*** TEXT FOR ANALYSIS Section Begins ***
Exploratory celiotomy is an important diagnostic procedure in cases in which imaging has provided equivocal results yet clinical and laboratory findings are consistent with EHBO. At the time of celiotomy, the gall bladder and the common bile duct can be visually inspected for enlargement/distention and palpated for choleliths/choledocholiths. The gall bladder can also be expressed to determine patency of the extra-hepatic biliary tree. A duodenotomy can be performed for retrograde catheterization of the common bile duct or normograde catheterization can be performed following cholecystotomy. The anatomical structures surrounding the common bile duct can be evaluated for lesions that could be causing EHBO.
*** TEXT FOR ANALYSIS Section Ends ***
*** STORED DATA Section Begins ***
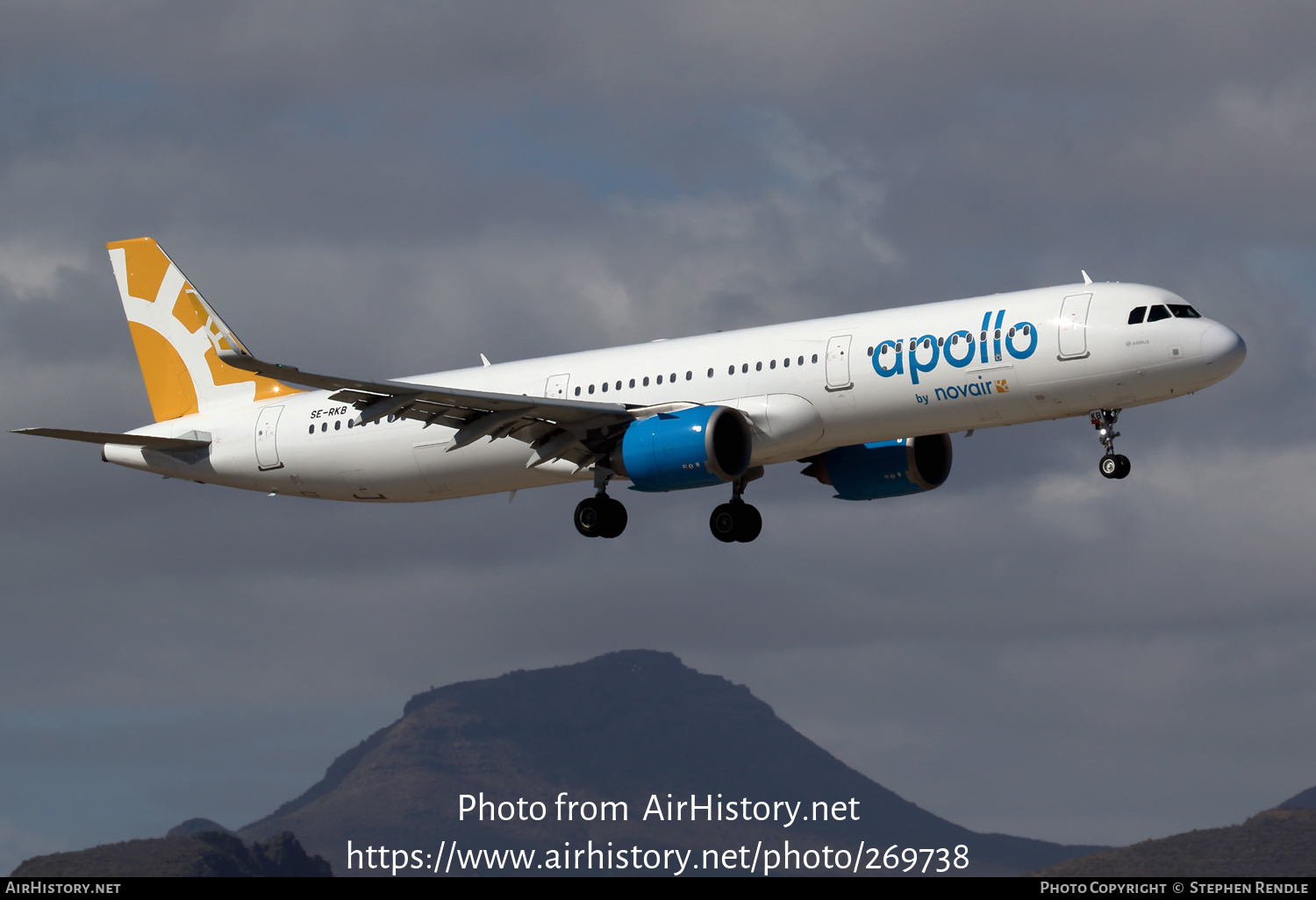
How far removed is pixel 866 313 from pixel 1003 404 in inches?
*** STORED DATA Section Ends ***
# ABOUT THIS EXERCISE
Resume the passage on exploratory celiotomy for extrahepatic biliary obstruction, picking up right after its final sentence.

# ANSWER FOR THE TASK
As previously discussed, most patients with EHBO present in the later stages of disease and are systemically compromised at the time of presentation. Prior to surgical intervention many patients require aggressive hemodynamic resuscitation. Intravenous (IV) fluid therapy should be initiated following calculation of fluid deficit and administration rate will depend on the clinical assessment of the patients as some patients may present with hypovolemic shock. Depending on the response to initial IV fluid therapy, colloidal therapy may be required for maintaining intravascular volume. Several types of bacteria have been cultured from patients with EHBO including E. coli, Clostridium spp., Enterococcus spp., and Bacteroides spp. An empirically selected antimicrobial with broad-spectrum activity should be administered promptly following diagnosis of EHBO. A second-generation cephalosporin (cefoxitin 20–15 mg/kg IV q 8 h) is preferred by the author and ampicillin (22 mg/kg IV q 8 h) can also be added to increase coverage to include Enterococcus spp. In cases where coagulation deficiencies are present, vitamin K supplementation (0.1–0.2 mg/g SQ q 12 h) should be administered.
Furthermore, fresh frozen plasma transfusion can also be considered for these patients. In anemic patients, packed red blood cells can be considered, however, if concurrent coagulation deficiencies are present, whole blood transfusion should be administered as it contains erythrocytes and clotting factors.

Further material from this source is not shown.